YOUR GOAL:
Can you reproduce the film reviews verbatim, from "FeistyUpper" up to and including "one who thinks........Average?"?

SOURCE EXTRACT:
################
Mjeteconer
Just perfect...
FeistyUpper
If you don't like this, we can't be friends.
Stellead
Don't listen to the Hype. It's awful
Spoonatects
Am i the only one who thinks........Average?
Kirpianuscus
if you know the novel, the film could be a correct adaptation. if you do not know the book, the film could be boring, too slow, too long, only an experiment. in fact, the truth is at the middle. the film is more than an adaptation but exposure of the point of view of director about the isolation of man in contemporary society. the purpose is served by the great cast, the desolated landscapes, the expectation as way to survive, the construction of the dramatic end. it is translation of a deep feeling and the book of Buzatti seems be, in many scenes, the perfect tool. so, it is not fair to define it using the expectations. because something does it special. maybe, the reflection in yourself. or the long expectations. or the sensation to see a Kafka works.
Cosmoeticadotcom
The Desert Of The Tartars (Il Deserto Dei Tartari) is a film that has been described as a cross between Beau Geste and Waiting For Godot, and into that mix I would toss some of the films of Hiroshi Teshigahara, especially Woman In The Dunes, as well as the troop interactions seen in the 1960s American television sitcom F Troop, even though The Desert Of The Tartars is not a comedy. This is because the slow moving and contemplative first half of the film follows the setting up of the main military officer characters between each other, and with their men, while the second half of the film speeds up the pace of the diegetic time, and focuses more on the reactions of the officers to the world outside their fortress, rather than within it. The reason for these comparisons are that, unlike three of those four mentioned influences, this 140 minute long, color, 1976 film, by Italian director, Valerio Zurlini, with a screenplay by André G. Brunelin, based on a novel by Dino Buzzati, called The Tartar Steppe, is a film almost hermetically sealed from laughter. Having stated that, it's not a film that is overly somber. It is the sort of film, like those in the canons of Bela Tarr, Theo Angelopolous, and John Cassavetes, that is simply nonpareil, in the sense that there really is no other film like it, for good or ill. Overwhelmingly, I'd claim that the film's difference is overwhelmingly for the positive, but there are a few negatives that keep the film in the near-great category, rather than that of the unequivocally great.
################
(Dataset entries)
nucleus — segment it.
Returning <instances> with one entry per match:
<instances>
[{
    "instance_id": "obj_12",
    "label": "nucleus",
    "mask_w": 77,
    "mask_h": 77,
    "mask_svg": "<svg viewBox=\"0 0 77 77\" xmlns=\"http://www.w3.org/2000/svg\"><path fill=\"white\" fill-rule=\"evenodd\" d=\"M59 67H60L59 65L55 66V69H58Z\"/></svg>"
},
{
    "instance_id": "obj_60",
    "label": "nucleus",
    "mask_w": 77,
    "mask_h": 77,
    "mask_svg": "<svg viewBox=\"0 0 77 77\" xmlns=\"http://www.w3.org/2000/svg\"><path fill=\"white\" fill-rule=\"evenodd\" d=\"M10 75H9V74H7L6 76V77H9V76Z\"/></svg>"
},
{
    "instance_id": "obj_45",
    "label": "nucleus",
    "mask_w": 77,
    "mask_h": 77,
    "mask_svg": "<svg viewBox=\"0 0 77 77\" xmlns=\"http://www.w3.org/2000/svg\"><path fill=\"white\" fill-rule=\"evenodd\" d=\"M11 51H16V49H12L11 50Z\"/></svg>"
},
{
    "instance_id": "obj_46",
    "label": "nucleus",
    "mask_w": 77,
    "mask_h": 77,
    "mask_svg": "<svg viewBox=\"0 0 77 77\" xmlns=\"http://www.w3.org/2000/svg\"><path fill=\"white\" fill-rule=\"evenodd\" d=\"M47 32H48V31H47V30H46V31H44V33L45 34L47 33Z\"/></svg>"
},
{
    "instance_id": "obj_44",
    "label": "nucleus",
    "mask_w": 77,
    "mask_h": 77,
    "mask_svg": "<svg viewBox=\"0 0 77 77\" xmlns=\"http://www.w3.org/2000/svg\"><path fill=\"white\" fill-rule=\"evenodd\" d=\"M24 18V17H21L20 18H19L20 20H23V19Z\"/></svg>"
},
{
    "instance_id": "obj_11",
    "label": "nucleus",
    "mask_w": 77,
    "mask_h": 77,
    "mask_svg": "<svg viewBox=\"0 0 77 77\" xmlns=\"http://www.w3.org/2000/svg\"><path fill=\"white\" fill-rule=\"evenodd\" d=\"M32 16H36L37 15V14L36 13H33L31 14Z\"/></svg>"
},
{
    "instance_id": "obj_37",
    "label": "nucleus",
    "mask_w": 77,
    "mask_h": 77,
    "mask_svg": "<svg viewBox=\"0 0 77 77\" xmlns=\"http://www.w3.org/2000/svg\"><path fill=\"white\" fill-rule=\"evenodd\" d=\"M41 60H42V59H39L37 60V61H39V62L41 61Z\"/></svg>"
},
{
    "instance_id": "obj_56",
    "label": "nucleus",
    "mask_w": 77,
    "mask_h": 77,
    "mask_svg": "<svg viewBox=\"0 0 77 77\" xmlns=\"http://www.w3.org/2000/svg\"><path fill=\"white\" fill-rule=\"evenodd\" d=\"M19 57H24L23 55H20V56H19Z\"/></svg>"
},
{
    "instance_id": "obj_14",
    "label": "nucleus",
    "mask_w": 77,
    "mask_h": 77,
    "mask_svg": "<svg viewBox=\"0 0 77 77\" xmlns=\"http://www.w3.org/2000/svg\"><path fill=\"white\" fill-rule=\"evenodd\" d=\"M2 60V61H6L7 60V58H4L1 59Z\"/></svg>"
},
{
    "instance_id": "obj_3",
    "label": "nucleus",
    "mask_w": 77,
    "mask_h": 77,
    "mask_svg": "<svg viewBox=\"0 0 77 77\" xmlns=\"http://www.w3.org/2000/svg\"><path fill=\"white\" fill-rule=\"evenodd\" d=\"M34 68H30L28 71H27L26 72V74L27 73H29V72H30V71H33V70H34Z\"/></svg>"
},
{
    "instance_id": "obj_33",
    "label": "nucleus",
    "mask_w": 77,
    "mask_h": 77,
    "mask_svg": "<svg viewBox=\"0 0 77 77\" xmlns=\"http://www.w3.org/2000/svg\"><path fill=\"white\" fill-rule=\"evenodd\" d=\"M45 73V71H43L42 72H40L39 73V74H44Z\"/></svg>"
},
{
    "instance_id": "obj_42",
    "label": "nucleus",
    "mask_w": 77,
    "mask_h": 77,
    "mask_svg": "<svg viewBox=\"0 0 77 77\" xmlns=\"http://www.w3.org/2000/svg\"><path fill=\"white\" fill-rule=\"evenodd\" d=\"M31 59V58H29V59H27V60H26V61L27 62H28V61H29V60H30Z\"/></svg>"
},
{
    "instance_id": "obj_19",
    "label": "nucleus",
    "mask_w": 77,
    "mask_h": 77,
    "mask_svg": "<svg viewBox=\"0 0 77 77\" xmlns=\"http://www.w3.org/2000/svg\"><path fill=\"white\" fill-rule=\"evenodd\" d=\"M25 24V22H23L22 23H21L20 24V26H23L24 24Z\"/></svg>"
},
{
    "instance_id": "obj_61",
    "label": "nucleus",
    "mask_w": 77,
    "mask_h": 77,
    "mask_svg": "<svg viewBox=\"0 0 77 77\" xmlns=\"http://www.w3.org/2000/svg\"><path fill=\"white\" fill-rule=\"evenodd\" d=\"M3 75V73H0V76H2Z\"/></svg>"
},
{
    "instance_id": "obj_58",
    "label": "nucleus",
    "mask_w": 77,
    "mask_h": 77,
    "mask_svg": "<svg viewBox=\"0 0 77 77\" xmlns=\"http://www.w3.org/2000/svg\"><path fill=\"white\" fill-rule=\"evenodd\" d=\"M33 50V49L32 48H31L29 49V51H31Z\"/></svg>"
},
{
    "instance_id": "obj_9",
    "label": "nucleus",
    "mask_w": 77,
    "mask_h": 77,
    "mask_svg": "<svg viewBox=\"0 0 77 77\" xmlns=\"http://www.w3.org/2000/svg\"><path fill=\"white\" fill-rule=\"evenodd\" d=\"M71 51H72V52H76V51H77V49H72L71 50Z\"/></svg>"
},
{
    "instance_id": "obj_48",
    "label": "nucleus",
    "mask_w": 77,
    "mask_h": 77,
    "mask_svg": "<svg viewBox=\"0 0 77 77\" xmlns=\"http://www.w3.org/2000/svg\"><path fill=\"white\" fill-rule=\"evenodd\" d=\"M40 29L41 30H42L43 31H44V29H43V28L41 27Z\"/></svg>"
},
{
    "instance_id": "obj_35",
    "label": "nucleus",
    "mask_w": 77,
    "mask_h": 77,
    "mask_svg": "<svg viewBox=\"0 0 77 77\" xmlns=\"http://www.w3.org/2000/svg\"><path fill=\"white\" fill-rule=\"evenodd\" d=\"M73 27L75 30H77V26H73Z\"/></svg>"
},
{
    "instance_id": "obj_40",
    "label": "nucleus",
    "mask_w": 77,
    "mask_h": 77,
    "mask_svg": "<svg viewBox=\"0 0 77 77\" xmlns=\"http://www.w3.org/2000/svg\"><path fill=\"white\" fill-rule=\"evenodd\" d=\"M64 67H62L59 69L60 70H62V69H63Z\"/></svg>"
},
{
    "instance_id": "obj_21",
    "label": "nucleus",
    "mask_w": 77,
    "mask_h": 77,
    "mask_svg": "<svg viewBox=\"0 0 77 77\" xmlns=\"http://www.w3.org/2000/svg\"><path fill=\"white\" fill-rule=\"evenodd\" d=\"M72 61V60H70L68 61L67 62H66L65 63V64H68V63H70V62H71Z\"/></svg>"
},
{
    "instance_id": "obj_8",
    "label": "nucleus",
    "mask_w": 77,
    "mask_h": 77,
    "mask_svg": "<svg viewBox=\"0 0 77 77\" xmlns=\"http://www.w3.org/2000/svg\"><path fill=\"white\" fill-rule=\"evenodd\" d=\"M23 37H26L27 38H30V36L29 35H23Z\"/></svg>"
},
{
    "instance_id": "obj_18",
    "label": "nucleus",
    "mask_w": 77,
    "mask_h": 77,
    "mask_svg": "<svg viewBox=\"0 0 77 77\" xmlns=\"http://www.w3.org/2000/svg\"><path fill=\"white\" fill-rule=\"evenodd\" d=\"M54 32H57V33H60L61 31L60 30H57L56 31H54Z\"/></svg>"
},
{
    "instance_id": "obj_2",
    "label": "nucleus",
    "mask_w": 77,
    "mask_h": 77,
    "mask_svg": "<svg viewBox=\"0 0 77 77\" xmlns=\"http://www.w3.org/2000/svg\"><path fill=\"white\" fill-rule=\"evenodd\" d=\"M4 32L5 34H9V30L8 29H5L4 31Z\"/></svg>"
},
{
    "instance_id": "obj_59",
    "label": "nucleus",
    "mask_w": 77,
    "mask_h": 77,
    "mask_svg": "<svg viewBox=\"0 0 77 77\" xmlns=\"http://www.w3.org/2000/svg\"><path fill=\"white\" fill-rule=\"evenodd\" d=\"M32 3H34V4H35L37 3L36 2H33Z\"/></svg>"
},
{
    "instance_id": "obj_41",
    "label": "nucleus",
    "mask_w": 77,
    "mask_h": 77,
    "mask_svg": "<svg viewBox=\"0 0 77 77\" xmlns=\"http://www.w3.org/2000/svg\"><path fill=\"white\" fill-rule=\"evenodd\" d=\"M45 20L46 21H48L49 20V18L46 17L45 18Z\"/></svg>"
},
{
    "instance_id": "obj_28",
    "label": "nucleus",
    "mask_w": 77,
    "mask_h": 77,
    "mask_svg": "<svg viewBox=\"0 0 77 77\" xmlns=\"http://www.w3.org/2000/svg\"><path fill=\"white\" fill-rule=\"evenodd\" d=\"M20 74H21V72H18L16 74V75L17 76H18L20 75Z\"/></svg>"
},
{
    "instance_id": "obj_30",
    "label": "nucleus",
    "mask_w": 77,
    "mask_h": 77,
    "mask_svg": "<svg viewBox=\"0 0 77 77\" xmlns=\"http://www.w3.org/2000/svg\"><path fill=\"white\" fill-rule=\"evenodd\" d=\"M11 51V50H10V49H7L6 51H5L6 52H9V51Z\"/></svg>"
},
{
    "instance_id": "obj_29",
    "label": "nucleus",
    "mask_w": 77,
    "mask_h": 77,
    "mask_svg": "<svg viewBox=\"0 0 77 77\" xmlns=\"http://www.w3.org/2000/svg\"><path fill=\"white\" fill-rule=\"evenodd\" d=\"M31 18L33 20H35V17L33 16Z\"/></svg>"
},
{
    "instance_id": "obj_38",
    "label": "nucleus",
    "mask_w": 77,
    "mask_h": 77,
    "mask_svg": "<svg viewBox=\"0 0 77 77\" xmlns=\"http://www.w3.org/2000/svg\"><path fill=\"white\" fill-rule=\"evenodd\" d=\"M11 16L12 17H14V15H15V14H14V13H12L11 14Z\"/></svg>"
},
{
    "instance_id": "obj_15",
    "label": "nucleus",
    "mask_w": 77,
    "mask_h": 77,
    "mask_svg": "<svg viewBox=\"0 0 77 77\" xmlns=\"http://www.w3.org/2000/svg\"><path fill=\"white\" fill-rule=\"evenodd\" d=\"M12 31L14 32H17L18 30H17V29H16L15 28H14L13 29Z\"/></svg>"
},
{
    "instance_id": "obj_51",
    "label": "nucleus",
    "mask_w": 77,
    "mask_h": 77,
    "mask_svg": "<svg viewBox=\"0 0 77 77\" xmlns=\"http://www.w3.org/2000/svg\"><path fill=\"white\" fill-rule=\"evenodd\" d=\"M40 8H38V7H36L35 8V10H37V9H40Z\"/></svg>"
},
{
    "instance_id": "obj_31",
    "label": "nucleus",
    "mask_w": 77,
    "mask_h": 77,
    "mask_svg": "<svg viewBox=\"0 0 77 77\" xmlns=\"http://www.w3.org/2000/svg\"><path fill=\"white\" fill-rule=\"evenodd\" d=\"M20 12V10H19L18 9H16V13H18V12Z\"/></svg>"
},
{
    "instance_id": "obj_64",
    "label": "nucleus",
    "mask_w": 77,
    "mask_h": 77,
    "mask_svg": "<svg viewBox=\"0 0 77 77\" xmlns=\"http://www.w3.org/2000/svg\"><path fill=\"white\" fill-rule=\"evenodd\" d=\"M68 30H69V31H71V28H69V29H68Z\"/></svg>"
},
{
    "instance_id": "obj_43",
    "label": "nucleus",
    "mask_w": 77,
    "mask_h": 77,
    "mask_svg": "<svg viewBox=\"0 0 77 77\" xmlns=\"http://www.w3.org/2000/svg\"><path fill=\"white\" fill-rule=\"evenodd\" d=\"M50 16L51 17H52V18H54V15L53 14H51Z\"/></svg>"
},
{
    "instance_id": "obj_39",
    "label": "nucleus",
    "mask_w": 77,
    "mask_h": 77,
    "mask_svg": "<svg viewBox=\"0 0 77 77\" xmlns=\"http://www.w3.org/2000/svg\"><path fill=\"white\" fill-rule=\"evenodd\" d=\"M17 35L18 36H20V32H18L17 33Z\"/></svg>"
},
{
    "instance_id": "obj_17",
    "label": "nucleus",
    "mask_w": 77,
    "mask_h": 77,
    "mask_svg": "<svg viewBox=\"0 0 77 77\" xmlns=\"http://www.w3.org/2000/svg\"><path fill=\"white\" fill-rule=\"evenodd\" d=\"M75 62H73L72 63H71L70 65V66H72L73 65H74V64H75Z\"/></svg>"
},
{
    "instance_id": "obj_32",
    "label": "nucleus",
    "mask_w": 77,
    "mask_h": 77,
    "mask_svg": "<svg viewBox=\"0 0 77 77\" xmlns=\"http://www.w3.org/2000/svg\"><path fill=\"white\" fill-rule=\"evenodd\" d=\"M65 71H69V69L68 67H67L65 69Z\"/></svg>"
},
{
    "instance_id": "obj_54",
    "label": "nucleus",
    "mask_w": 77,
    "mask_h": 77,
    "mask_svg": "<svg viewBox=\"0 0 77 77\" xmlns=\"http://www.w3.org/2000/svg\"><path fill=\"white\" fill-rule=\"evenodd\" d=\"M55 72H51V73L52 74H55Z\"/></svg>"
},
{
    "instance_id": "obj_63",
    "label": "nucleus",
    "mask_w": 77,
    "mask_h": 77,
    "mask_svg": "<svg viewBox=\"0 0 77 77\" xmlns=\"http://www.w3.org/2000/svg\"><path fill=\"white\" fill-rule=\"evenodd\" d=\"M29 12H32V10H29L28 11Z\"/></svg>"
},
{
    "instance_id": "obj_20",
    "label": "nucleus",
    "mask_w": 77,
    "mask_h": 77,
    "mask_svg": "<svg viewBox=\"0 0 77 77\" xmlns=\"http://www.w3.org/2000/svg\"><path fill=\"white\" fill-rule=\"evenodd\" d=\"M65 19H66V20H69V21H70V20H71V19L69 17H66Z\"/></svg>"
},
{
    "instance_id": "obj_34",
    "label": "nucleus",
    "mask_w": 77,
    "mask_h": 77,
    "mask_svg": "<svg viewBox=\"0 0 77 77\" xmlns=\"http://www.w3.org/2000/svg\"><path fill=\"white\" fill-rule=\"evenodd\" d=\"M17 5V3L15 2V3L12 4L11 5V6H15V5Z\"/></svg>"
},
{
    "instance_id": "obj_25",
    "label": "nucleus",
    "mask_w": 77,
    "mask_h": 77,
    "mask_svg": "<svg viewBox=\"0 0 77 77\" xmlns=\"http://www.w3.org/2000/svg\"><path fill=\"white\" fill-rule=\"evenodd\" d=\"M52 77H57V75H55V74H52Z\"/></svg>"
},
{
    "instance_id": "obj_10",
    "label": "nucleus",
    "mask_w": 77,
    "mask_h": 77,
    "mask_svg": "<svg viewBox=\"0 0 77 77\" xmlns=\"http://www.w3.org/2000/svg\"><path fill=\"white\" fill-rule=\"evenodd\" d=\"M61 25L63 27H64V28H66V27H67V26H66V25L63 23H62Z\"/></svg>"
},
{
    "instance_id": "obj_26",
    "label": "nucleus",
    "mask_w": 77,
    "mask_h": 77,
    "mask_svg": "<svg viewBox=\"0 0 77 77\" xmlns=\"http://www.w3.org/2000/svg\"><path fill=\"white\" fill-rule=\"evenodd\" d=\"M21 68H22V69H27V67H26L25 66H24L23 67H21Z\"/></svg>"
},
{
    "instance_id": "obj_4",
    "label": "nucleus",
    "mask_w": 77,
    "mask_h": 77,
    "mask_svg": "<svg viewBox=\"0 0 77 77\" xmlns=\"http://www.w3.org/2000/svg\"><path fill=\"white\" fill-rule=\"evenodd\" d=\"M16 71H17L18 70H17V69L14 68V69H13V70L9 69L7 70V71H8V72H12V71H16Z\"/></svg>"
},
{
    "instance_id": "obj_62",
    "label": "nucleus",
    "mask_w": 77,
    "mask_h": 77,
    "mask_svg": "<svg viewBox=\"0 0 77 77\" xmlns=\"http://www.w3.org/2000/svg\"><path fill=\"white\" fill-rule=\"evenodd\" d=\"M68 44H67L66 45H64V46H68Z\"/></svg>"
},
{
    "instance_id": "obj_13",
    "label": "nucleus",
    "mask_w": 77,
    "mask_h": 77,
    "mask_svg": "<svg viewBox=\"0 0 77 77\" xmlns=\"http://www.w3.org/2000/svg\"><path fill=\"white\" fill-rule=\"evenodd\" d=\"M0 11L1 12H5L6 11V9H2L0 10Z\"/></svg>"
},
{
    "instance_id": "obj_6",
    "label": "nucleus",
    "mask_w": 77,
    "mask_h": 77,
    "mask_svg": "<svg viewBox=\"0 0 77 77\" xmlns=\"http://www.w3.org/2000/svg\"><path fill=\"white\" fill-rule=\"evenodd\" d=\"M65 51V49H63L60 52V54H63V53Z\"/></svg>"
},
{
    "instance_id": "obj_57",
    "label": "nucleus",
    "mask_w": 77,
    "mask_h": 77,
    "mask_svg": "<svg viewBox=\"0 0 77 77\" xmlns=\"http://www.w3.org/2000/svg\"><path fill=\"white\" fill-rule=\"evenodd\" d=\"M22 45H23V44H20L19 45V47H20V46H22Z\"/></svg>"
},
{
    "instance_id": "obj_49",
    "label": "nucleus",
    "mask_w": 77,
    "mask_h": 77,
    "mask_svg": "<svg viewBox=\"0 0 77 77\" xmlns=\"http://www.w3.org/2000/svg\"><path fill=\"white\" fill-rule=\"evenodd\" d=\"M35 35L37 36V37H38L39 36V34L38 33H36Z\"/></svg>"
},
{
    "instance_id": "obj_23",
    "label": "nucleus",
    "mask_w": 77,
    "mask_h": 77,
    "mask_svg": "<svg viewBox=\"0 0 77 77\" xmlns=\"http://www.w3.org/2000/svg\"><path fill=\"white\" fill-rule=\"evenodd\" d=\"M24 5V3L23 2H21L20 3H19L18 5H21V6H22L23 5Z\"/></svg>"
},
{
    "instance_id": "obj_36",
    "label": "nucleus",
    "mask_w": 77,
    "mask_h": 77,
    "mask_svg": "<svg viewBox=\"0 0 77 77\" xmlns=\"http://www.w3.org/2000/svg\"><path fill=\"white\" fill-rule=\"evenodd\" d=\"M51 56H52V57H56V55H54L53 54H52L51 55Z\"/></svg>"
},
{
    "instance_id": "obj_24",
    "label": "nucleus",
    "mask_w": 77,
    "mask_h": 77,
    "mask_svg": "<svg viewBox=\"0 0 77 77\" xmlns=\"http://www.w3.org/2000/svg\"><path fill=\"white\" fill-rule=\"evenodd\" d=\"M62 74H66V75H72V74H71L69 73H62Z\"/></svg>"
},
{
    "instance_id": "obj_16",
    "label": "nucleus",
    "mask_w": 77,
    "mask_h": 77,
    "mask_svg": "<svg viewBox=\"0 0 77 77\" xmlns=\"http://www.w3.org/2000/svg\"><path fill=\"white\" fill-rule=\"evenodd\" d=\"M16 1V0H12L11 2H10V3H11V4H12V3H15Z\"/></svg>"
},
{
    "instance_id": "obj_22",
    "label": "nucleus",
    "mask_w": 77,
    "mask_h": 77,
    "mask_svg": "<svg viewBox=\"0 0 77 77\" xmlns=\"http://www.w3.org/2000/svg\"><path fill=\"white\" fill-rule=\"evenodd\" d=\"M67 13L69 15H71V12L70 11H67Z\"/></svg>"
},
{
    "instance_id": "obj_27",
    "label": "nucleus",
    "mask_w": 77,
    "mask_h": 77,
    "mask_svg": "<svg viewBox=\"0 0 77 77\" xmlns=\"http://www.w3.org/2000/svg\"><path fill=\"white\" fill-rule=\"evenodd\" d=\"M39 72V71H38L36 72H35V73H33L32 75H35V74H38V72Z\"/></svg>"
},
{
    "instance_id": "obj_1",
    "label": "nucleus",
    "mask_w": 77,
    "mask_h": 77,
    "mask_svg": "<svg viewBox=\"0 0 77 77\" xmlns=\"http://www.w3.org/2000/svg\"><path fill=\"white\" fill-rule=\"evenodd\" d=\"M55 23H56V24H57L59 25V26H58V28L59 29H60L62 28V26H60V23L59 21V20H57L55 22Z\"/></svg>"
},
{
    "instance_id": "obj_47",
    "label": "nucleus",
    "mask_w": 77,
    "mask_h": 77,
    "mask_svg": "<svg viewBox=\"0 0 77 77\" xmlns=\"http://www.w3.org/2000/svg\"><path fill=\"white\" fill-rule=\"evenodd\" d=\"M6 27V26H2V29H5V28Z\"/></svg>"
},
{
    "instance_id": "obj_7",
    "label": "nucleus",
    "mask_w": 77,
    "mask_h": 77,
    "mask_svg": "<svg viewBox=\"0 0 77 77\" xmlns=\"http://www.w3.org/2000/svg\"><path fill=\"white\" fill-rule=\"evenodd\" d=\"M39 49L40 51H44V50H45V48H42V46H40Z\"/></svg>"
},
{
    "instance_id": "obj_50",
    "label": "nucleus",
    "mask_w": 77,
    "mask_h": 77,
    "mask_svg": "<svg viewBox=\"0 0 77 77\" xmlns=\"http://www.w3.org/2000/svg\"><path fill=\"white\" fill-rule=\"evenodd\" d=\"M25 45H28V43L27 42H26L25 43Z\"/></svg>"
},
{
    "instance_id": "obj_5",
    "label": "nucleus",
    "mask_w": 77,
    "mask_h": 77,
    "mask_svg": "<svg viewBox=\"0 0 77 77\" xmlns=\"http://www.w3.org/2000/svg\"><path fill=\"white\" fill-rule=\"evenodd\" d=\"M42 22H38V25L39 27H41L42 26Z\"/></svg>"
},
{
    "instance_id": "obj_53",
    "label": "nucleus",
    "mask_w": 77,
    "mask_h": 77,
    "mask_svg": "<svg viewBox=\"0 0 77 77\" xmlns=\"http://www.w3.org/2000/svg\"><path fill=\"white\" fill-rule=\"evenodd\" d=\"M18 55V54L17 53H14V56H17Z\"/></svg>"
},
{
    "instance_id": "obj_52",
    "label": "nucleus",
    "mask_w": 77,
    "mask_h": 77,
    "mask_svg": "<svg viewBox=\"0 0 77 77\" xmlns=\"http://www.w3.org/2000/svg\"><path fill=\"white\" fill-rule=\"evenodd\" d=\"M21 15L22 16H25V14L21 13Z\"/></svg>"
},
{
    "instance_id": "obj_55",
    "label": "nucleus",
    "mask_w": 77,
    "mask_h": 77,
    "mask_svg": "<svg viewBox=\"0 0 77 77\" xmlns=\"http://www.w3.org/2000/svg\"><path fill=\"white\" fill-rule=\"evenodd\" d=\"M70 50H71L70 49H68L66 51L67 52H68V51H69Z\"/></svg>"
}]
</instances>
################
RESPONSE AREA:
FeistyUpper
If you don't like this, we can't be friends.
Stellead
Don't listen to the Hype. It's awful
Spoonatects
Am i the only one who thinks........Average?